Exercise instructions:
The reply is a verbatim copy of the listing below with its images dropped.

Source material:
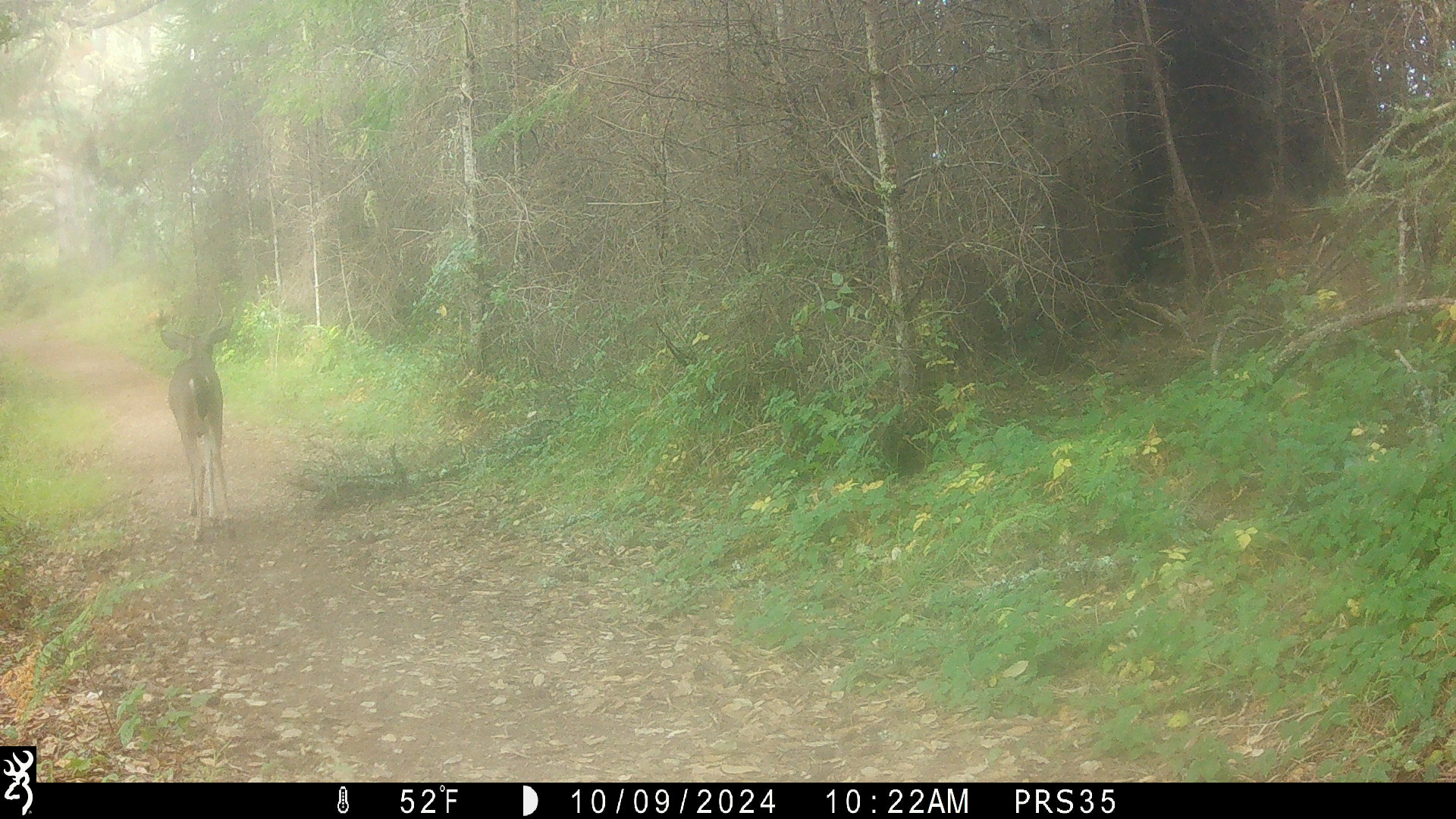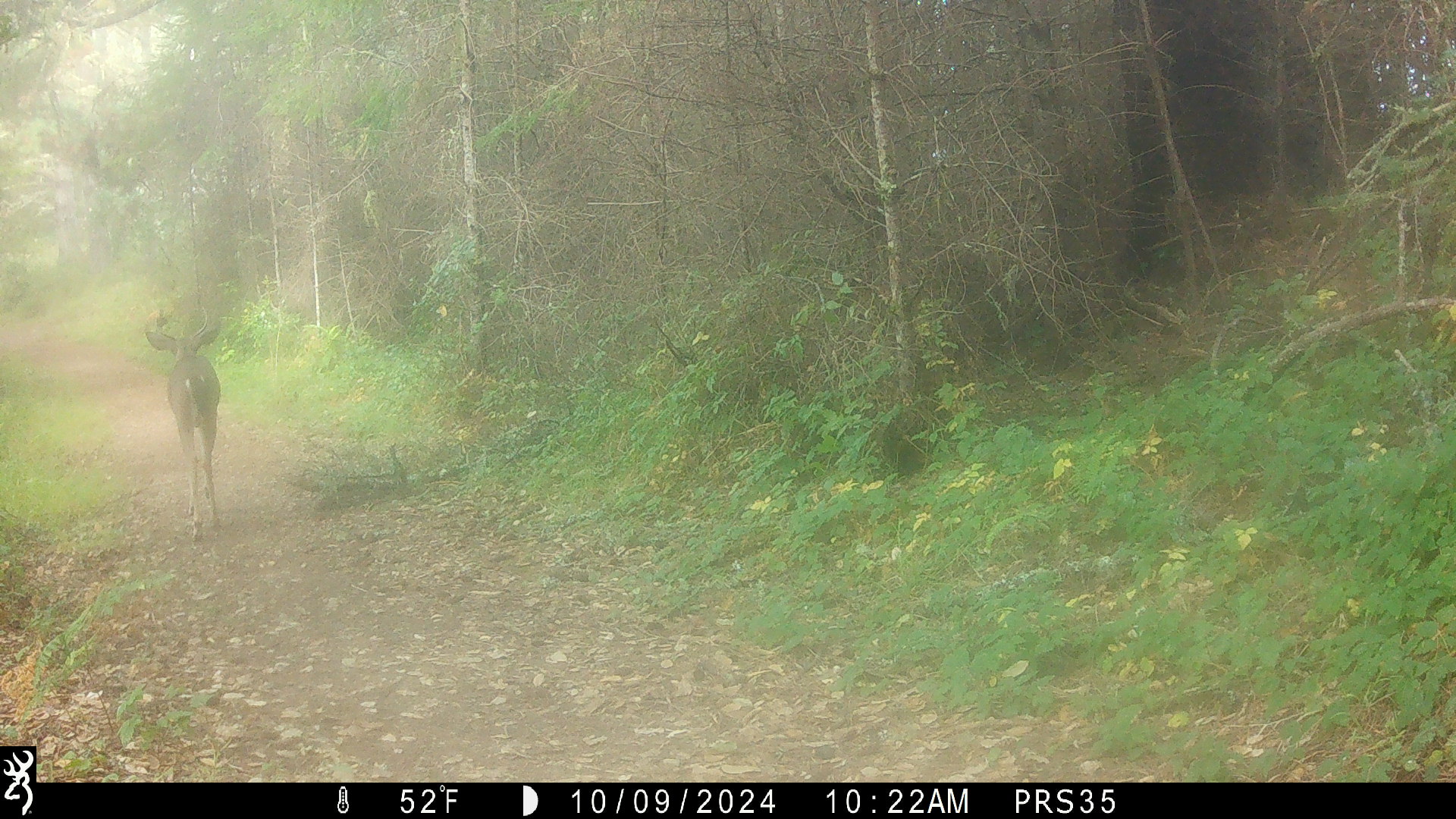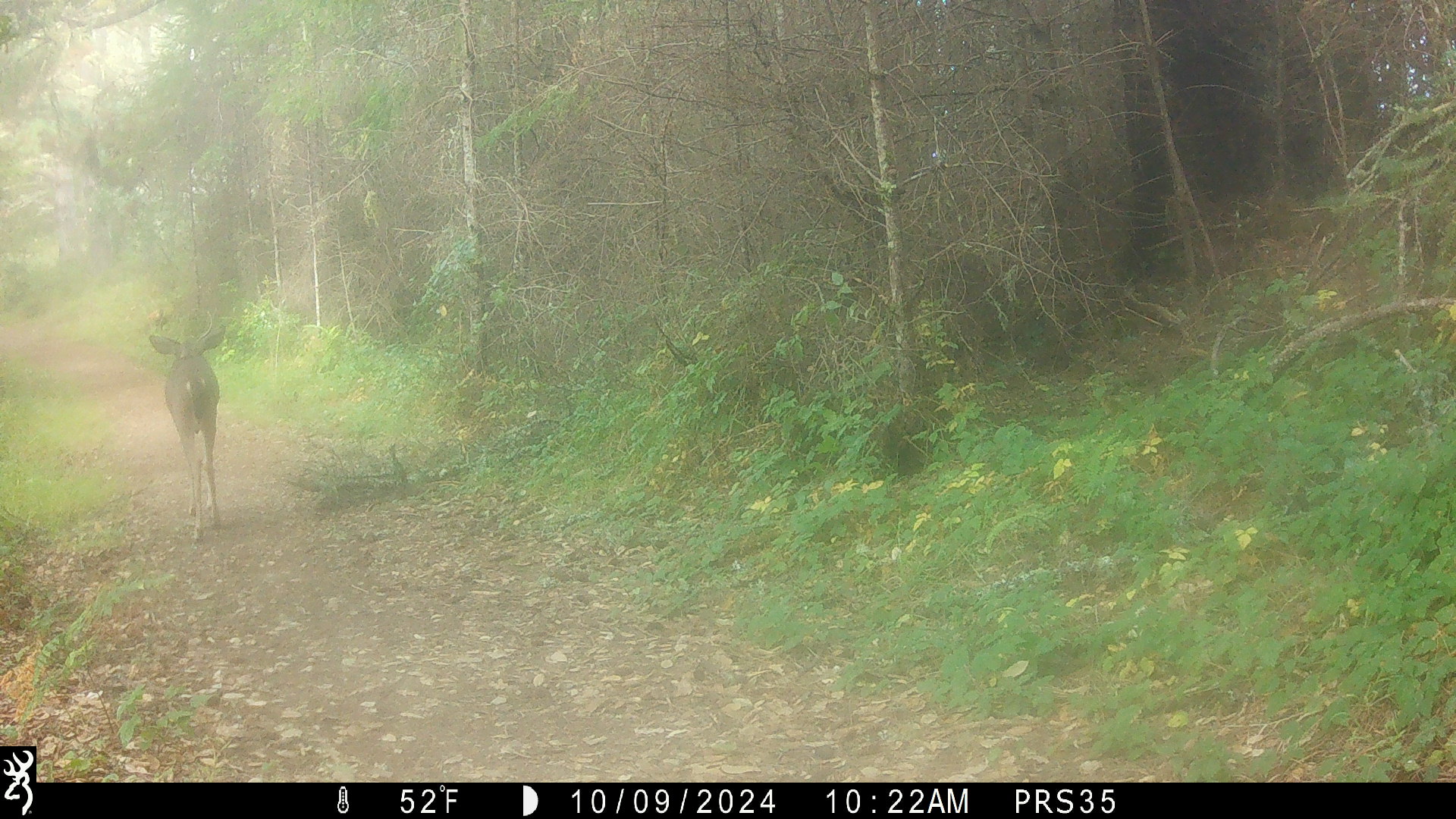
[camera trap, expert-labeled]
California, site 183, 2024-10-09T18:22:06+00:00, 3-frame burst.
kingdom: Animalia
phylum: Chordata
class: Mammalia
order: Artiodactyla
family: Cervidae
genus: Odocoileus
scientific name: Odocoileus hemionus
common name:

Exercise solution:
[camera trap, expert-labeled]
California, site 183, 2024-10-09T18:22:06+00:00, 3-frame burst.
kingdom: Animalia
phylum: Chordata
class: Mammalia
order: Artiodactyla
family: Cervidae
genus: Odocoileus
scientific name: Odocoileus hemionus
common name:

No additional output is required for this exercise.